Voices: We will die.
Gapon: Do you swear to die?
Voices: We swear!
Gapon: Let the ones who swear raise their hands …
And hundreds of people raised their hands and with their fingers made the sign of the cross.
Despite their private fears, the workers put their faith in the Tsar receiving them: they saw him as a man of God, and knew their cause was just. The soldiers would surely not fire on a peaceful demonstration. To boost the marchers’ spirits it was even said that refreshments had been prepared for them inside the Winter Palace and that a parade would be held to celebrate the great occasion.30
Church bells rang and their golden domes sparkled in the sun on that Sunday morning as the long columns marched across the ice towards the centre of the city.

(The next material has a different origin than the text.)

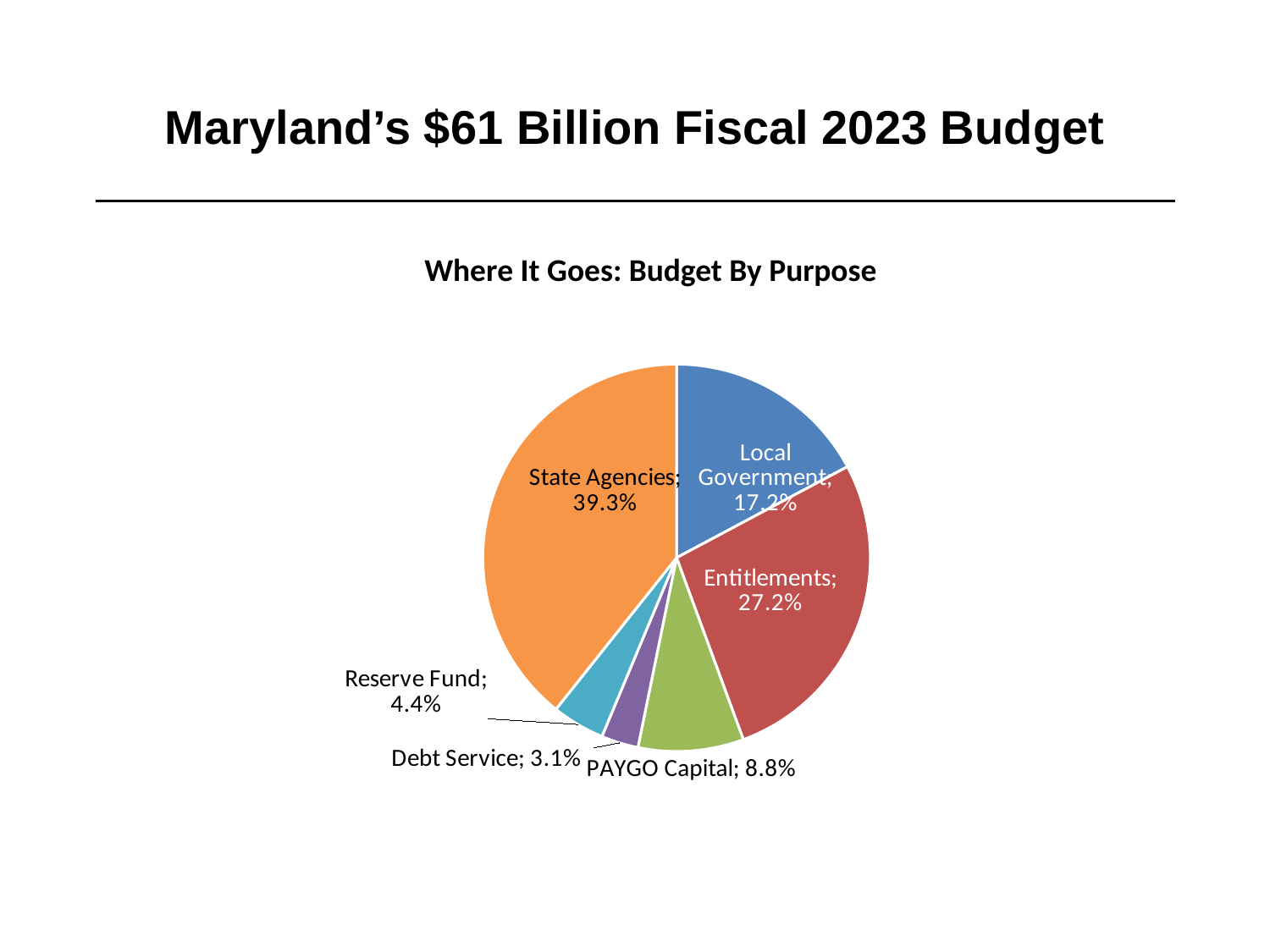
What is the difference in percentage points between State Agencies and Entitlements? 12.1 Which category has the smallest share of the budget? Debt Service What is the title of the chart? Where It Goes: Budget By Purpose Which is larger, the share for Reserve Fund or the share for Debt Service? Reserve Fund What share of the budget goes to Local Government? 17.2% What share of the budget goes to Entitlements? 27.2% How many slices does the pie chart have? 6 What share of the budget goes to Debt Service? 3.1% What share of the budget goes to PAYGO Capital? 8.8% What kind of chart is shown on the slide? Pie chart What share of the budget goes to State Agencies? 39.3% Which category has the largest share of the budget? State Agencies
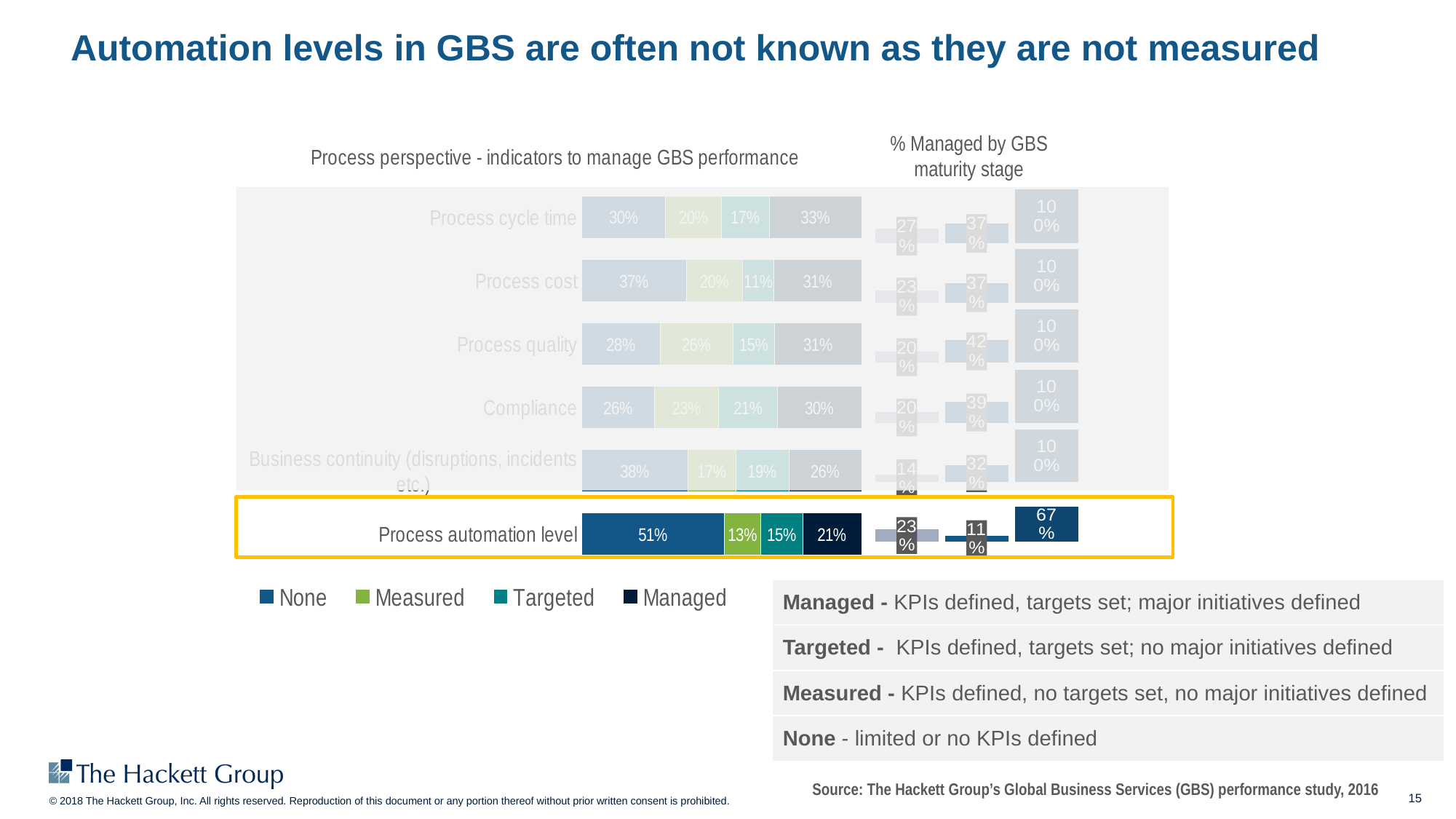
In the 'Process perspective - indicators to manage GBS performance' chart, what is the 'Managed' value for Process cycle time? 33% In the 'Process perspective - indicators to manage GBS performance' chart, which category has the lowest 'Targeted' value? Process cost In the 'Process perspective - indicators to manage GBS performance' chart, what is the total of the stacked bar for Process automation level? 100% How many process categories are shown in the 'Process perspective - indicators to manage GBS performance' chart? 6 In the 'Process perspective - indicators to manage GBS performance' chart, what is the difference between the 'None' and 'Managed' values for Process automation level? 30 percentage points In the 'Process perspective - indicators to manage GBS performance' chart, which has the larger 'Measured' value: Process quality or Compliance? Process quality How many series does the legend of the 'Process perspective - indicators to manage GBS performance' chart list? 4 In the 'Process perspective - indicators to manage GBS performance' chart, which category has the highest 'None' value? Process automation level In the '% Managed by GBS maturity stage' chart, what is the third (rightmost) value for Process automation level? 67% What kind of chart is the 'Process perspective - indicators to manage GBS performance' chart? Stacked bar chart In the 'Process perspective - indicators to manage GBS performance' chart, what is the 'None' value for Process automation level? 51% What are the four legend entries of the 'Process perspective - indicators to manage GBS performance' chart? None, Measured, Targeted, Managed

In the front ranks were the women and children, dressed in their Sunday best, who had been placed there to deter the soldiers from shooting. At the head of the largest column was the bearded figure of Father Gapon in a long white cassock carrying a crucifix. Behind him was a portrait of the Tsar and a large white banner with the words: ‘Soldiers do not shoot at the people!’ Red flags had been banned.